Influence of interleukin-1 gene polymorphism on periodontal regeneration in intrabony defects

The aim of this controlled retrospective study was to evaluate the influence of an IL-1 gene polymorphism on the clinical and radiographic healing outcomes of GTR therapy. The study included 47 adult periodontitis patients with 94 deep intrabony defects treated by GTR using different membrane materials. The following clinical parameters were recorded at baseline and 12 months after surgery: papillary bleeding index (PBI), gingival recession (REC), probing pocket depth (PPD), clinical attachment level (CAL), and the vertical relative attachment gain (V-rAG). Bone changes in the defect regions due to GTR therapy were quantitatively evaluated using digital subtraction radiography (DSR).
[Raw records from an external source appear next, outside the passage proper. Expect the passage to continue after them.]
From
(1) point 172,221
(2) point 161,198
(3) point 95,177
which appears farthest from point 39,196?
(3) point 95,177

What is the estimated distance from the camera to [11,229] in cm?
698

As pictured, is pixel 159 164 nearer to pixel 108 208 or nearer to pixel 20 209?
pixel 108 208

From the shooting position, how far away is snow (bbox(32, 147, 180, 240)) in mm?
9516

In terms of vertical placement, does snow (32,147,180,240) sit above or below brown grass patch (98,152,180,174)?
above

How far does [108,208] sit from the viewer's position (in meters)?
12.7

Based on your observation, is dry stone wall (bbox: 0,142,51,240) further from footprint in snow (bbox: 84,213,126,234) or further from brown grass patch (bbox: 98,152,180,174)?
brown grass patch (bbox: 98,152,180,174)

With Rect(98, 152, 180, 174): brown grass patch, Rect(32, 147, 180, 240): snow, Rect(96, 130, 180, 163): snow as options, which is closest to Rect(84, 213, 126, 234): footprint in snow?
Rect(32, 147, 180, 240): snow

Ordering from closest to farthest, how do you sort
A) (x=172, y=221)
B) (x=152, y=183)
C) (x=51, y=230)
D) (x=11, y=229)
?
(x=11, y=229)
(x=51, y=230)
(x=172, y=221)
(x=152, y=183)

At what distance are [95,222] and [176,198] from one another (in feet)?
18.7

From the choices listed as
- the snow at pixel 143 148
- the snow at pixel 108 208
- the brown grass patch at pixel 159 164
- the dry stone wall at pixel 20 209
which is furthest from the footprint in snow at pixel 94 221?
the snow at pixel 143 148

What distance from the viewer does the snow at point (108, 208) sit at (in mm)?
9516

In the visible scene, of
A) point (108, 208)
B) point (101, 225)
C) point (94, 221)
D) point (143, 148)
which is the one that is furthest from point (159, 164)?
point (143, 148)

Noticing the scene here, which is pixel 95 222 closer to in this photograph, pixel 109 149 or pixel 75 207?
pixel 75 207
Polymorphisms of the IL-1A gene at position -889 and of the IL-1B gene at position + 3953 were analyzed by PCR. Statistical analysis was performed using the Mann-Whitney-U and the Wilcoxon-Signed-Rank tests (alpha = 0.05). The study comprised 19 IL-1 genotype positive (IL-1 +) patients and 28 IL-1 genotype negative (IL-1 -) patients. Twelve months after GTR therapy, both patient groups revealed statistically significant PPD reductions and CAL gain [median (25/75% percentiles)]: DeltaPPD [IL-1 + : 4.0 (2.5/5.0) mm; IL-1-: 3.8 (3.0/4.9) mm], DeltaCAL [IL-1 + : 3.5 (3.0/4.8) mm; IL-11 : 3.0 (1, 2/4, 5) mm]. V-rAG amounted to 60.0 (47.7/78.6)% in IL-1 + patients and 53.1 (43.4/81.9)% in IL-1 - patients. Both patient groups showed significant bone density gain in 40% (IL-1 +) and 43.6% (IL-1 -) of the initial defect area due to GTR. Neither the clinical nor the radiographic healing parameters revealed any statistically significant differences in the GTR healing outcome between IL-1 + and IL-1 - patients. In conclusion, these 12-month findings indicate that the IL-1 gene polymorphism has no influence on the clinical and radiographic regeneration results following GTR therapy.